La mission confiée à Deloitte Finance porte sur l’élaboration d’une nouvelle méthodologie de calcul des tarifs d’utilisation des réseaux publics de transport et de distribution d’électricité. Ces tarifs, qui représentent une part significative de la facture des consommateurs finaux, sont aujourd’hui fixés par l’État selon des critères historiques. La réforme vise à les rendre plus transparents et à mieux refléter les coûts réels du service.
Un chantier discret aux implications majeures
Bien que peu médiatisée, cette réforme est considérée comme structurante pour l’avenir du secteur électrique marocain. Elle intervient dans un contexte de transition énergétique accélérée, avec l’intégration croissante des énergies renouvelables et l’ouverture progressive du marché à la concurrence. L’ANRE, créée en 2019, a pour mission de garantir un accès équitable et non discriminatoire aux réseaux électriques.

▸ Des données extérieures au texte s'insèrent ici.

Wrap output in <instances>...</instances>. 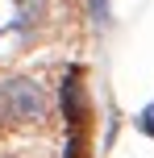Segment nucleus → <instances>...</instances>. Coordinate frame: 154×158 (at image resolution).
I'll list each match as a JSON object with an SVG mask.
<instances>
[{
	"mask_svg": "<svg viewBox=\"0 0 154 158\" xmlns=\"http://www.w3.org/2000/svg\"><path fill=\"white\" fill-rule=\"evenodd\" d=\"M0 112L21 125H38L50 112V96L38 79H4L0 83Z\"/></svg>",
	"mask_w": 154,
	"mask_h": 158,
	"instance_id": "1",
	"label": "nucleus"
},
{
	"mask_svg": "<svg viewBox=\"0 0 154 158\" xmlns=\"http://www.w3.org/2000/svg\"><path fill=\"white\" fill-rule=\"evenodd\" d=\"M63 117L71 121V125H79L83 117H88V104H83V83H79V71L67 75L63 83Z\"/></svg>",
	"mask_w": 154,
	"mask_h": 158,
	"instance_id": "2",
	"label": "nucleus"
},
{
	"mask_svg": "<svg viewBox=\"0 0 154 158\" xmlns=\"http://www.w3.org/2000/svg\"><path fill=\"white\" fill-rule=\"evenodd\" d=\"M138 129L154 137V104H150V108H142V117H138Z\"/></svg>",
	"mask_w": 154,
	"mask_h": 158,
	"instance_id": "3",
	"label": "nucleus"
},
{
	"mask_svg": "<svg viewBox=\"0 0 154 158\" xmlns=\"http://www.w3.org/2000/svg\"><path fill=\"white\" fill-rule=\"evenodd\" d=\"M88 4H92V17L104 25V17H108V0H88Z\"/></svg>",
	"mask_w": 154,
	"mask_h": 158,
	"instance_id": "4",
	"label": "nucleus"
},
{
	"mask_svg": "<svg viewBox=\"0 0 154 158\" xmlns=\"http://www.w3.org/2000/svg\"><path fill=\"white\" fill-rule=\"evenodd\" d=\"M67 158H83V142H79V137H71V146H67Z\"/></svg>",
	"mask_w": 154,
	"mask_h": 158,
	"instance_id": "5",
	"label": "nucleus"
}]
</instances>
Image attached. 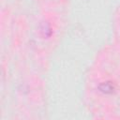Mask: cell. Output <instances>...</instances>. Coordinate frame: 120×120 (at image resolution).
Segmentation results:
<instances>
[{
    "instance_id": "6da1fadb",
    "label": "cell",
    "mask_w": 120,
    "mask_h": 120,
    "mask_svg": "<svg viewBox=\"0 0 120 120\" xmlns=\"http://www.w3.org/2000/svg\"><path fill=\"white\" fill-rule=\"evenodd\" d=\"M38 31H39V34L40 36L43 38H48L52 36V27L50 25V23L46 21L44 22H41L39 26H38Z\"/></svg>"
},
{
    "instance_id": "7a4b0ae2",
    "label": "cell",
    "mask_w": 120,
    "mask_h": 120,
    "mask_svg": "<svg viewBox=\"0 0 120 120\" xmlns=\"http://www.w3.org/2000/svg\"><path fill=\"white\" fill-rule=\"evenodd\" d=\"M98 90L101 92V93H104V94H112L115 90V87L114 85L111 82H101L98 86Z\"/></svg>"
}]
</instances>
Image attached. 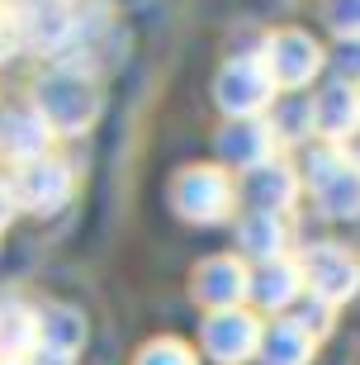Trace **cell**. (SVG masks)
<instances>
[{"label":"cell","instance_id":"8992f818","mask_svg":"<svg viewBox=\"0 0 360 365\" xmlns=\"http://www.w3.org/2000/svg\"><path fill=\"white\" fill-rule=\"evenodd\" d=\"M299 280H304V275L294 271V266H270V271L261 275V284H256V289H261V299H266L270 309H280V304H289V299H294Z\"/></svg>","mask_w":360,"mask_h":365},{"label":"cell","instance_id":"ba28073f","mask_svg":"<svg viewBox=\"0 0 360 365\" xmlns=\"http://www.w3.org/2000/svg\"><path fill=\"white\" fill-rule=\"evenodd\" d=\"M143 365H195L180 346H171V341H161V346H152V351L143 356Z\"/></svg>","mask_w":360,"mask_h":365},{"label":"cell","instance_id":"52a82bcc","mask_svg":"<svg viewBox=\"0 0 360 365\" xmlns=\"http://www.w3.org/2000/svg\"><path fill=\"white\" fill-rule=\"evenodd\" d=\"M242 242L252 247V252H261V257H275V252L284 247V232H280L275 218H252L247 232H242Z\"/></svg>","mask_w":360,"mask_h":365},{"label":"cell","instance_id":"5b68a950","mask_svg":"<svg viewBox=\"0 0 360 365\" xmlns=\"http://www.w3.org/2000/svg\"><path fill=\"white\" fill-rule=\"evenodd\" d=\"M356 119H360V105H356V95H346V91H332L327 100H322V109H318V123L332 138L351 133V128H356Z\"/></svg>","mask_w":360,"mask_h":365},{"label":"cell","instance_id":"9c48e42d","mask_svg":"<svg viewBox=\"0 0 360 365\" xmlns=\"http://www.w3.org/2000/svg\"><path fill=\"white\" fill-rule=\"evenodd\" d=\"M356 162H360V143H356Z\"/></svg>","mask_w":360,"mask_h":365},{"label":"cell","instance_id":"6da1fadb","mask_svg":"<svg viewBox=\"0 0 360 365\" xmlns=\"http://www.w3.org/2000/svg\"><path fill=\"white\" fill-rule=\"evenodd\" d=\"M304 275H308V284H313L318 299H346L360 284V266L341 252V247H318V252H308Z\"/></svg>","mask_w":360,"mask_h":365},{"label":"cell","instance_id":"277c9868","mask_svg":"<svg viewBox=\"0 0 360 365\" xmlns=\"http://www.w3.org/2000/svg\"><path fill=\"white\" fill-rule=\"evenodd\" d=\"M304 332H308L304 323H280L266 337V361L270 365H304L308 356H313V341H308Z\"/></svg>","mask_w":360,"mask_h":365},{"label":"cell","instance_id":"7a4b0ae2","mask_svg":"<svg viewBox=\"0 0 360 365\" xmlns=\"http://www.w3.org/2000/svg\"><path fill=\"white\" fill-rule=\"evenodd\" d=\"M313 185H318V204L327 214H356L360 209V176L351 166H341V157H318V171H313Z\"/></svg>","mask_w":360,"mask_h":365},{"label":"cell","instance_id":"3957f363","mask_svg":"<svg viewBox=\"0 0 360 365\" xmlns=\"http://www.w3.org/2000/svg\"><path fill=\"white\" fill-rule=\"evenodd\" d=\"M209 346H214L218 361H242L256 346V327L247 318H237V313H223V318L209 323Z\"/></svg>","mask_w":360,"mask_h":365}]
</instances>
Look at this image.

Le choix de Deloitte Finance, filiale du géant international de l’audit et du conseil, n’est pas anodin. Le cabinet dispose d’une expertise reconnue dans la régulation des industries de réseau, en particulier dans le secteur de l’énergie. Il a notamment travaillé sur des projets similaires en Europe et en Afrique. Selon des sources proches du dossier, le contrat prévoit une durée de douze mois pour la phase d’étude et de conception.
Les objectifs affichés par l’ANRE
L’Autorité nationale de régulation de l’électricité justifie cette démarche par la nécessité de moderniser le cadre tarifaire actuel. Ce dernier, bien qu’ayant permis un accès généralisé à l’électricité, ne prend pas suffisamment en compte les évolutions technologiques et les nouveaux usages. La réforme devrait ainsi permettre une meilleure signalisation des coûts, favoriser l’efficacité énergétique et préparer le terrain pour l’arrivée de nouveaux acteurs.
Dans le détail, les travaux porteront sur la définition des coûts de réseaux par niveau de tension, l’élaboration de règles de péréquation entre les différentes catégories de consommateurs, et la mise en place d’incitations pour les opérateurs à investir dans la qualité de service. Deloitte Finance devra également proposer un mécanisme de révision périodique des tarifs, garantissant leur adaptation aux conditions économiques et techniques.
Un calendrier encore à préciser
Pour l’instant, l’ANRE n’a pas communiqué de calendrier précis pour la mise en œuvre de la nouvelle grille tarifaire. Les experts estiment que les premières recommandations pourraient être présentées au gouvernement d’ici la fin de l’année 2025. Une phase de consultation publique sera ensuite nécessaire avant toute modification réglementaire. La réforme devrait s’appliquer progressivement, sans rupture brutale pour les ménages et les entreprises.
Les consommateurs marocains, qui supportent des tarifs d’électricité parmi les plus élevés du Maghreb, suivront de près cette évolution. L’enjeu est double : garantir la viabilité financière du secteur tout en préservant le pouvoir d’achat des foyers. L’ANRE s’est engagée à associer l’ensemble des parties prenantes dans le processus, y compris les associations de consommateurs et les collectivités locales.